A friend of mine recently asked me what he’d need to get started hunting ducks. He’s pretty well-off, and he asked if money were no object, what would I get?
The first thing that came to mind was a hunting lease. It won’t do any good to have all the gear in the world if you don’t have a place to use it. I told him to go hit up his neighbor, who I happen to know has a very attractive pond on his place, at least from a duck’s perspective.
Once he gets the lease, I told him he’ll need to go out and get a shotgun. Maybe a couple. He’ll want to test out five or six guns so he can find the one that fits him well and swings smoothly. Then he’ll need a good pair of waders. Again, probably a few pairs. A breathable pair for warm weather and a thick neoprene pair for cold days would be a good start.
Don’t forget the coat, pants, boots, gloves and hat. Even if he wears his waders, I told him he might want to change into the pants and boots when he gets out of the water. It makes the wait a little more comfortable, provided the blind’s dry.
Then of course there’s the dog. A good, well-bred black lab is a good bet, especially if a top-notch handler can be coerced to train it.
A good call is a must, but I said he might as well get 20 or 30, work with all of them, then decide which one produces the best tones. While he’s ordering those, I told him he should send off for about 20 dozen duck and goose decoys in assorted species and sizes. Then he’ll need a truck and trailer to haul ‘em.
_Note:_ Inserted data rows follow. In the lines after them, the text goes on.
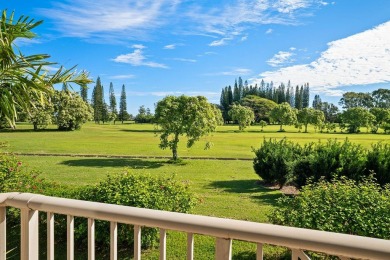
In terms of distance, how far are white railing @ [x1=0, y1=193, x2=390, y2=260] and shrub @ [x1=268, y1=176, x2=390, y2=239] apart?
3.46m

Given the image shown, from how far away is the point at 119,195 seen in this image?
5.48 meters

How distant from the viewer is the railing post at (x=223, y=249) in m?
1.48

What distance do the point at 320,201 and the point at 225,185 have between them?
828 centimetres

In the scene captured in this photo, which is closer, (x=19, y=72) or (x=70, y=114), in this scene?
(x=19, y=72)

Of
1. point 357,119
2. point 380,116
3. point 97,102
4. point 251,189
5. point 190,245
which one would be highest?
point 97,102

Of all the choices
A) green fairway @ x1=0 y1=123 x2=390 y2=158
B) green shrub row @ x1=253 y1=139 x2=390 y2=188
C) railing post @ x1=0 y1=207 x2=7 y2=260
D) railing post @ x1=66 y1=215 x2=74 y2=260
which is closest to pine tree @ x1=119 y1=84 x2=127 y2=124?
green fairway @ x1=0 y1=123 x2=390 y2=158

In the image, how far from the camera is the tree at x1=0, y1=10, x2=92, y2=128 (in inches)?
164

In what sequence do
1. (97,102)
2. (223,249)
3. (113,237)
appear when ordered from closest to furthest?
1. (223,249)
2. (113,237)
3. (97,102)

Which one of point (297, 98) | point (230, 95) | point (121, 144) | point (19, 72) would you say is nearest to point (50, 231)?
point (19, 72)

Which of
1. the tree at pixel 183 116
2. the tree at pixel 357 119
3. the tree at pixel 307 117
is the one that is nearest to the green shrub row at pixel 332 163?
the tree at pixel 183 116

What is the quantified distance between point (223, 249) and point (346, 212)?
3726 mm

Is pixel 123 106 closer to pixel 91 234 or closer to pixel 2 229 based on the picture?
pixel 2 229

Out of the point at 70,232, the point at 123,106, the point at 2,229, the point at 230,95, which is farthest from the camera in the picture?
the point at 230,95

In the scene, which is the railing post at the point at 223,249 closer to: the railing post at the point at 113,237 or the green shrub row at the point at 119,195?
the railing post at the point at 113,237
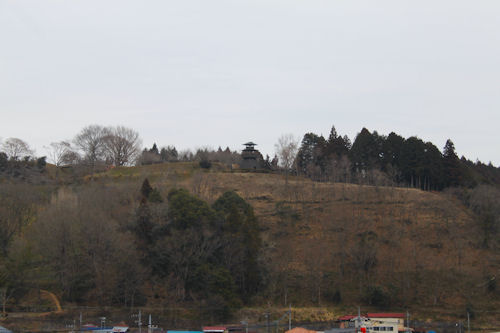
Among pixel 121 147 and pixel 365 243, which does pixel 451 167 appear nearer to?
pixel 365 243

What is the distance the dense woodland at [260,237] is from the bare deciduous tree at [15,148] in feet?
12.9

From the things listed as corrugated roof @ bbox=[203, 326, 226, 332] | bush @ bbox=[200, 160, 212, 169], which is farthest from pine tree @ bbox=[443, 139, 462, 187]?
corrugated roof @ bbox=[203, 326, 226, 332]

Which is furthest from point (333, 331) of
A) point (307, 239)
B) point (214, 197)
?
point (214, 197)

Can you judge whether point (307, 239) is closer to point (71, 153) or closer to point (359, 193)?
point (359, 193)

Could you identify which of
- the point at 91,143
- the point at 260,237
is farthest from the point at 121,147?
the point at 260,237

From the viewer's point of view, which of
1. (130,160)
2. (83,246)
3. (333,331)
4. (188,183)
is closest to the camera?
(333,331)

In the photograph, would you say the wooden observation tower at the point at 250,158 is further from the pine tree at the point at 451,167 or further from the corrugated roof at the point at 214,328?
the corrugated roof at the point at 214,328

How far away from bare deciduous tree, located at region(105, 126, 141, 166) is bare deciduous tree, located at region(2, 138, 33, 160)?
8.14 meters

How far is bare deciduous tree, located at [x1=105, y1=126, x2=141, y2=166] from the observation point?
183ft

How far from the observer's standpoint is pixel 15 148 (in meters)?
52.2

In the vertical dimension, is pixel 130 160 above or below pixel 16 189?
above

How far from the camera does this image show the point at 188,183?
43.5 m

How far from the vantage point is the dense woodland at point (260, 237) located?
2894 centimetres

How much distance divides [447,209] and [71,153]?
36465 millimetres
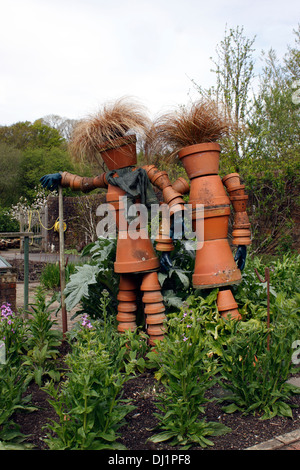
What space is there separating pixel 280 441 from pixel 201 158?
6.84 feet

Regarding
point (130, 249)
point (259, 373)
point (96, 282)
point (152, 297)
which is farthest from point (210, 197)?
point (259, 373)

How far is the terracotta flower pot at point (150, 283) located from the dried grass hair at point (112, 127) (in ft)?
3.66

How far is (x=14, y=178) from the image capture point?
2775 cm

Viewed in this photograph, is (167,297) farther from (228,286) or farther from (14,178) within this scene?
(14,178)

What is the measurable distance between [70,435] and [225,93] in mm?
7192

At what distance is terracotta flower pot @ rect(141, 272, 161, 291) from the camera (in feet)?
11.4

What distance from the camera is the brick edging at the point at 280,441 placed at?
2.19 metres

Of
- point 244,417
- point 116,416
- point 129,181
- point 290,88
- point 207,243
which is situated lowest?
point 244,417

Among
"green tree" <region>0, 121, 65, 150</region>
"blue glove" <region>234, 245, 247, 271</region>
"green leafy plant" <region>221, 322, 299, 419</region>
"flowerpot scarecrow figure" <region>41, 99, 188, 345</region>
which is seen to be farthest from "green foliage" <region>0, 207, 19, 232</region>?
"green leafy plant" <region>221, 322, 299, 419</region>

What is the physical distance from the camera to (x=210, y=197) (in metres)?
3.40

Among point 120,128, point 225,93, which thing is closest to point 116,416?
point 120,128

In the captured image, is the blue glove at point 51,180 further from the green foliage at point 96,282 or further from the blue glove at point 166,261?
the blue glove at point 166,261

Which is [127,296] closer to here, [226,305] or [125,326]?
[125,326]

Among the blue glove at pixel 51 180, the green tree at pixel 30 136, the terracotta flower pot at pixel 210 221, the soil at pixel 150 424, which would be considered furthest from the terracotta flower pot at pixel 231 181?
the green tree at pixel 30 136
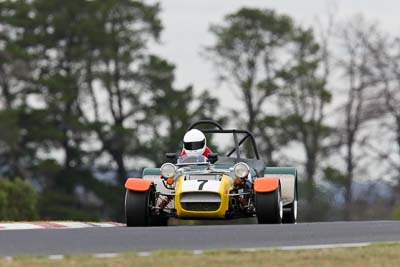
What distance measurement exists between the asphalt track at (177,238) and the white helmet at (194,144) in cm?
333

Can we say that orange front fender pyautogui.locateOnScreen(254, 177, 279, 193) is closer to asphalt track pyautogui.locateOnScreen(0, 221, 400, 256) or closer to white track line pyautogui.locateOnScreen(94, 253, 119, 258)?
asphalt track pyautogui.locateOnScreen(0, 221, 400, 256)

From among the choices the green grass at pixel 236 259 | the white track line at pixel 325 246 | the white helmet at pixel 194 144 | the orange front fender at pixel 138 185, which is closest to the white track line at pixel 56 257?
the green grass at pixel 236 259

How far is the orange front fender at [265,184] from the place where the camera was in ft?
63.1

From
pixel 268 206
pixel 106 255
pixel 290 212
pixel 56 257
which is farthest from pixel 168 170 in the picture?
pixel 56 257

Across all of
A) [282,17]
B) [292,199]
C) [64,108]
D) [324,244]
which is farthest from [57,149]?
[324,244]

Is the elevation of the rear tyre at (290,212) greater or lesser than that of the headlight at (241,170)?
lesser

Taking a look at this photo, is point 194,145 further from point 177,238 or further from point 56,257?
point 56,257

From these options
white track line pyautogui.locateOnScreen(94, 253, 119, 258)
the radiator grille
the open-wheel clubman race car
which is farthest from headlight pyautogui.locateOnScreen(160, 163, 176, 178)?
white track line pyautogui.locateOnScreen(94, 253, 119, 258)

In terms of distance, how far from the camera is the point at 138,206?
1950 centimetres

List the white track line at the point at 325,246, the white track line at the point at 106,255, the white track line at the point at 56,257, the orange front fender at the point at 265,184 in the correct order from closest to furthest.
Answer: the white track line at the point at 56,257, the white track line at the point at 106,255, the white track line at the point at 325,246, the orange front fender at the point at 265,184

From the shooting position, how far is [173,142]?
65.7 m

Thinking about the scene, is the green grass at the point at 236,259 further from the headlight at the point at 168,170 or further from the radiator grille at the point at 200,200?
the headlight at the point at 168,170

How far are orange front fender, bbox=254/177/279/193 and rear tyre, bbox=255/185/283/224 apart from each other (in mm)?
86

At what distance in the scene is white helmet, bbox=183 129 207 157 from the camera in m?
20.5
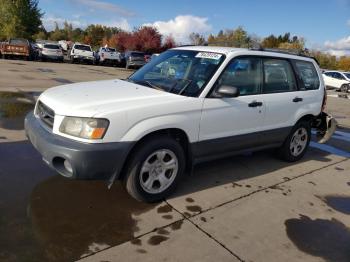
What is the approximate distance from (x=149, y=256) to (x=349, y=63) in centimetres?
6420

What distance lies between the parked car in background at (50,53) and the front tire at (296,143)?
1016 inches

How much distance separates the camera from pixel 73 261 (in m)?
2.99

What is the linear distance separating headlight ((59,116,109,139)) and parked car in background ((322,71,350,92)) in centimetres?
2532

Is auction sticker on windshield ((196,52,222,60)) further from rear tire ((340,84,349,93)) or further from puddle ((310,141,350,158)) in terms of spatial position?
rear tire ((340,84,349,93))

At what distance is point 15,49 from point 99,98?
25433 mm

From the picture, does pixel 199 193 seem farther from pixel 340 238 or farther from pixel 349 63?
pixel 349 63

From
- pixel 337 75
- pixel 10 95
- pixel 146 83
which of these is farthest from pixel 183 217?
pixel 337 75

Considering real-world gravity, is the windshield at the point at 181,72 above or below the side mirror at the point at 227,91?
above

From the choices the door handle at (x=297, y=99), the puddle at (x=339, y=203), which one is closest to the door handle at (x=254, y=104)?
the door handle at (x=297, y=99)

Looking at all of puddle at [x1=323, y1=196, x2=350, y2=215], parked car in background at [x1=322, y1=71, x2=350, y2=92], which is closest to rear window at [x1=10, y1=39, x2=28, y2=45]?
parked car in background at [x1=322, y1=71, x2=350, y2=92]

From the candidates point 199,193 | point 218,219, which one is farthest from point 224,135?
point 218,219

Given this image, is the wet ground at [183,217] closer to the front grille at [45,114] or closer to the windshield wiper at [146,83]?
the front grille at [45,114]

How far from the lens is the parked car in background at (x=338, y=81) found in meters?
26.2

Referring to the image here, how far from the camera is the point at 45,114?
13.4 ft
His expression was something you’d see on the face of a juror listening to the facts in the Jeffrey Dahmer case. I admitted it sounded crazy, but it’s what it takes to hunt ducks. Every waterfowler has bought all that and more. The only difference is that most of us accumulate all this stuff over decades, rather than one season. Well, I have to go. I need to help my buddy move his new gun safe into the house.